John Denley, director of public health at Wolverhampton Council, said: "We are aware that the King's College London Covid-19 Symptom Study suggests there may be an increase in Covid-19 cases in Wolverhampton.
"This particular study makes use of a limited range of available datasets and as such it is not a locally or nationally agreed mechanism for predicting coronavirus trends.
"We are able to access a much broader range of datasets related to coronavirus activity, and this suggests that cases of Covid-19 in Wolverhampton have remained low and stable over the last month.
"Over the last seven days our total positive case detection rate has been nine per 100,000 of our population. This is the 48th highest in the country, and much lower than the rate seen in Leicester which was 147 cases per 100,000 people over the same period. As such, we don’t envisage there being a need for a lockdown as has been the case in Leicester at this time – so long as we continue to keep the infection rate low.

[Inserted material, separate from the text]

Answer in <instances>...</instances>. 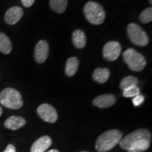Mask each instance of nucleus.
<instances>
[{"label": "nucleus", "instance_id": "6ab92c4d", "mask_svg": "<svg viewBox=\"0 0 152 152\" xmlns=\"http://www.w3.org/2000/svg\"><path fill=\"white\" fill-rule=\"evenodd\" d=\"M51 8L55 12L61 14L64 12L68 4V0H50L49 1Z\"/></svg>", "mask_w": 152, "mask_h": 152}, {"label": "nucleus", "instance_id": "bb28decb", "mask_svg": "<svg viewBox=\"0 0 152 152\" xmlns=\"http://www.w3.org/2000/svg\"><path fill=\"white\" fill-rule=\"evenodd\" d=\"M2 113H3V109H2V108H1V106H0V116H1V115H2Z\"/></svg>", "mask_w": 152, "mask_h": 152}, {"label": "nucleus", "instance_id": "ddd939ff", "mask_svg": "<svg viewBox=\"0 0 152 152\" xmlns=\"http://www.w3.org/2000/svg\"><path fill=\"white\" fill-rule=\"evenodd\" d=\"M115 103V97L113 94H102L96 97L93 101L94 106L99 108H108Z\"/></svg>", "mask_w": 152, "mask_h": 152}, {"label": "nucleus", "instance_id": "20e7f679", "mask_svg": "<svg viewBox=\"0 0 152 152\" xmlns=\"http://www.w3.org/2000/svg\"><path fill=\"white\" fill-rule=\"evenodd\" d=\"M123 59L130 70L133 71H141L145 68L146 59L143 55L138 53L135 49L130 48L123 54Z\"/></svg>", "mask_w": 152, "mask_h": 152}, {"label": "nucleus", "instance_id": "5701e85b", "mask_svg": "<svg viewBox=\"0 0 152 152\" xmlns=\"http://www.w3.org/2000/svg\"><path fill=\"white\" fill-rule=\"evenodd\" d=\"M144 101V97L143 95L138 94L137 96H134L132 99V104H134V106H139L143 103Z\"/></svg>", "mask_w": 152, "mask_h": 152}, {"label": "nucleus", "instance_id": "2eb2a0df", "mask_svg": "<svg viewBox=\"0 0 152 152\" xmlns=\"http://www.w3.org/2000/svg\"><path fill=\"white\" fill-rule=\"evenodd\" d=\"M72 40L76 48L82 49L86 46L87 38L85 33L80 30H76L72 35Z\"/></svg>", "mask_w": 152, "mask_h": 152}, {"label": "nucleus", "instance_id": "a878e982", "mask_svg": "<svg viewBox=\"0 0 152 152\" xmlns=\"http://www.w3.org/2000/svg\"><path fill=\"white\" fill-rule=\"evenodd\" d=\"M47 152H59V151H58V150H56V149H52V150H50V151H47Z\"/></svg>", "mask_w": 152, "mask_h": 152}, {"label": "nucleus", "instance_id": "c85d7f7f", "mask_svg": "<svg viewBox=\"0 0 152 152\" xmlns=\"http://www.w3.org/2000/svg\"><path fill=\"white\" fill-rule=\"evenodd\" d=\"M81 152H87V151H81Z\"/></svg>", "mask_w": 152, "mask_h": 152}, {"label": "nucleus", "instance_id": "39448f33", "mask_svg": "<svg viewBox=\"0 0 152 152\" xmlns=\"http://www.w3.org/2000/svg\"><path fill=\"white\" fill-rule=\"evenodd\" d=\"M127 33L130 41L134 45L140 47H144L149 43L147 34L137 24L134 23L129 24L127 28Z\"/></svg>", "mask_w": 152, "mask_h": 152}, {"label": "nucleus", "instance_id": "b1692460", "mask_svg": "<svg viewBox=\"0 0 152 152\" xmlns=\"http://www.w3.org/2000/svg\"><path fill=\"white\" fill-rule=\"evenodd\" d=\"M21 2L25 7H30L33 5L35 0H21Z\"/></svg>", "mask_w": 152, "mask_h": 152}, {"label": "nucleus", "instance_id": "aec40b11", "mask_svg": "<svg viewBox=\"0 0 152 152\" xmlns=\"http://www.w3.org/2000/svg\"><path fill=\"white\" fill-rule=\"evenodd\" d=\"M137 85L138 80L136 77H134V76H127V77H125L121 80V83H120V87L122 90H125V89L128 88L129 87L137 86Z\"/></svg>", "mask_w": 152, "mask_h": 152}, {"label": "nucleus", "instance_id": "4468645a", "mask_svg": "<svg viewBox=\"0 0 152 152\" xmlns=\"http://www.w3.org/2000/svg\"><path fill=\"white\" fill-rule=\"evenodd\" d=\"M26 123V121L23 117L13 116L9 117L4 122L5 128L10 129L11 130H16L23 128Z\"/></svg>", "mask_w": 152, "mask_h": 152}, {"label": "nucleus", "instance_id": "f257e3e1", "mask_svg": "<svg viewBox=\"0 0 152 152\" xmlns=\"http://www.w3.org/2000/svg\"><path fill=\"white\" fill-rule=\"evenodd\" d=\"M123 134L120 130H110L102 133L96 140L95 148L99 152H106L113 149L122 140Z\"/></svg>", "mask_w": 152, "mask_h": 152}, {"label": "nucleus", "instance_id": "423d86ee", "mask_svg": "<svg viewBox=\"0 0 152 152\" xmlns=\"http://www.w3.org/2000/svg\"><path fill=\"white\" fill-rule=\"evenodd\" d=\"M151 138V132L147 129H139L134 132L130 133L119 142L120 146L123 149H126L129 144L132 142L141 140V139H150Z\"/></svg>", "mask_w": 152, "mask_h": 152}, {"label": "nucleus", "instance_id": "4be33fe9", "mask_svg": "<svg viewBox=\"0 0 152 152\" xmlns=\"http://www.w3.org/2000/svg\"><path fill=\"white\" fill-rule=\"evenodd\" d=\"M140 19L143 23H149L152 20V9L151 7L147 8L140 15Z\"/></svg>", "mask_w": 152, "mask_h": 152}, {"label": "nucleus", "instance_id": "9b49d317", "mask_svg": "<svg viewBox=\"0 0 152 152\" xmlns=\"http://www.w3.org/2000/svg\"><path fill=\"white\" fill-rule=\"evenodd\" d=\"M150 143V139H141L129 144L125 150L128 152H143L149 149Z\"/></svg>", "mask_w": 152, "mask_h": 152}, {"label": "nucleus", "instance_id": "6e6552de", "mask_svg": "<svg viewBox=\"0 0 152 152\" xmlns=\"http://www.w3.org/2000/svg\"><path fill=\"white\" fill-rule=\"evenodd\" d=\"M121 52V46L115 41L109 42L104 46L103 56L106 60L113 61L118 58Z\"/></svg>", "mask_w": 152, "mask_h": 152}, {"label": "nucleus", "instance_id": "7ed1b4c3", "mask_svg": "<svg viewBox=\"0 0 152 152\" xmlns=\"http://www.w3.org/2000/svg\"><path fill=\"white\" fill-rule=\"evenodd\" d=\"M83 11L85 18L93 25H100L103 23L105 20V11L99 4L88 1L85 4Z\"/></svg>", "mask_w": 152, "mask_h": 152}, {"label": "nucleus", "instance_id": "f03ea898", "mask_svg": "<svg viewBox=\"0 0 152 152\" xmlns=\"http://www.w3.org/2000/svg\"><path fill=\"white\" fill-rule=\"evenodd\" d=\"M0 103L6 108L11 109H19L23 106L22 96L18 90L8 87L0 93Z\"/></svg>", "mask_w": 152, "mask_h": 152}, {"label": "nucleus", "instance_id": "a211bd4d", "mask_svg": "<svg viewBox=\"0 0 152 152\" xmlns=\"http://www.w3.org/2000/svg\"><path fill=\"white\" fill-rule=\"evenodd\" d=\"M11 50L12 45L9 38L4 33H0V52L4 54H9Z\"/></svg>", "mask_w": 152, "mask_h": 152}, {"label": "nucleus", "instance_id": "0eeeda50", "mask_svg": "<svg viewBox=\"0 0 152 152\" xmlns=\"http://www.w3.org/2000/svg\"><path fill=\"white\" fill-rule=\"evenodd\" d=\"M37 111L39 116L45 122L54 123L58 119V113L56 109L48 104H41L37 108Z\"/></svg>", "mask_w": 152, "mask_h": 152}, {"label": "nucleus", "instance_id": "dca6fc26", "mask_svg": "<svg viewBox=\"0 0 152 152\" xmlns=\"http://www.w3.org/2000/svg\"><path fill=\"white\" fill-rule=\"evenodd\" d=\"M93 79L99 83H104L110 77V71L108 68H98L95 69L92 75Z\"/></svg>", "mask_w": 152, "mask_h": 152}, {"label": "nucleus", "instance_id": "f8f14e48", "mask_svg": "<svg viewBox=\"0 0 152 152\" xmlns=\"http://www.w3.org/2000/svg\"><path fill=\"white\" fill-rule=\"evenodd\" d=\"M52 144V140L48 136L39 138L32 145L30 152H45Z\"/></svg>", "mask_w": 152, "mask_h": 152}, {"label": "nucleus", "instance_id": "1a4fd4ad", "mask_svg": "<svg viewBox=\"0 0 152 152\" xmlns=\"http://www.w3.org/2000/svg\"><path fill=\"white\" fill-rule=\"evenodd\" d=\"M49 54V45L46 41L40 40L38 42L35 48V61L39 64H42L47 60Z\"/></svg>", "mask_w": 152, "mask_h": 152}, {"label": "nucleus", "instance_id": "f3484780", "mask_svg": "<svg viewBox=\"0 0 152 152\" xmlns=\"http://www.w3.org/2000/svg\"><path fill=\"white\" fill-rule=\"evenodd\" d=\"M79 66V61L76 57H71L66 63V74L69 77H72L76 73Z\"/></svg>", "mask_w": 152, "mask_h": 152}, {"label": "nucleus", "instance_id": "9d476101", "mask_svg": "<svg viewBox=\"0 0 152 152\" xmlns=\"http://www.w3.org/2000/svg\"><path fill=\"white\" fill-rule=\"evenodd\" d=\"M23 10L19 7H13L7 10L4 15L5 22L9 25H14L21 19Z\"/></svg>", "mask_w": 152, "mask_h": 152}, {"label": "nucleus", "instance_id": "412c9836", "mask_svg": "<svg viewBox=\"0 0 152 152\" xmlns=\"http://www.w3.org/2000/svg\"><path fill=\"white\" fill-rule=\"evenodd\" d=\"M140 94V90L137 86H131L123 90V94L125 97H134Z\"/></svg>", "mask_w": 152, "mask_h": 152}, {"label": "nucleus", "instance_id": "393cba45", "mask_svg": "<svg viewBox=\"0 0 152 152\" xmlns=\"http://www.w3.org/2000/svg\"><path fill=\"white\" fill-rule=\"evenodd\" d=\"M3 152H16V147L13 144H9Z\"/></svg>", "mask_w": 152, "mask_h": 152}, {"label": "nucleus", "instance_id": "cd10ccee", "mask_svg": "<svg viewBox=\"0 0 152 152\" xmlns=\"http://www.w3.org/2000/svg\"><path fill=\"white\" fill-rule=\"evenodd\" d=\"M149 1H150V4H152V0H149Z\"/></svg>", "mask_w": 152, "mask_h": 152}]
</instances>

"We also collect symptom tracking data from our care homes and schools, which is not widely available, and we are pleased to say that we are not seeing any signs of an increase in symptom reporting in these sectors. We will continue to use a range of data sources to review coronavirus activity in the city as part of our Covid-19 Outbreak Control Plan which aims to reduce the spread of coronavirus and help people safely return to normal life."
Clive Wright, Covid-19 Regional Convenor for West Midlands, said infection rates were declining.
Mr Wright, speaking at a briefing of the West Midlands Combined Authority, said: “Levels of coronavirus infection have been coming down and the Government has acted and eased the restrictions.
“Test, trace, contain and enable is being led by local councils – this relies on testing anyone who has symptoms and if someone has the disease, we will be following up on that.
“Public Health England will monitor the results in the region every day and will work with the directors of public health from each council to prevent any outbreaks.
Mr Wright said there had been small outbreaks of the virus across the region which had been handled effectively.
“There have been some small outbreaks in the West Midlands and they’ve been brought under control," he said.
“The faster we act the more effective test and trace will be – it’s important we all play our part and we need to best this virus together and build on the resilience demonstrated by the public.
Councillor Nicholas Barlow, cabinet member for health and adult social care in Dudley, said: “We have always had a proactive approach to safeguarding public health in Dudley and from the very beginning of the pandemic encouraged our residents to sign up to the national covid symptom checker. However, this relies on people contributing data and as such doesn’t give the full picture for Dudley.
"Only 2,196 people have signed up in the borough and as this was the data used for the King's College London Covid-19 Symptom Study, it certainly does not reflect the much more positive situation in which we fortunately find ourselves.
“While we welcome all evaluation of data to help us better manage the pandemic nationally, thanks to a range of measures and the co-operation of our residents we have actually seen a decline in confirmed cases in Dudley recently. In the past two weeks our current rate has declined to just 2.2 cases per 100,000 of our population."
Councillor Jasbir Jaspal, Wolverhampton Council’s cabinet member for public health and wellbeing, warned people must continue to behave sensibly.
She said: “If we were to let down our guard and allow the virus to begin spreading more easily, we risk not only a second wave of cases and more deaths, but also the re-imposition of lockdown measures as we have seen in Leicester.
“We need to do all we can to ensure that we avoid a local lockdown in Wolverhampton, and we all have a key role to play in this.”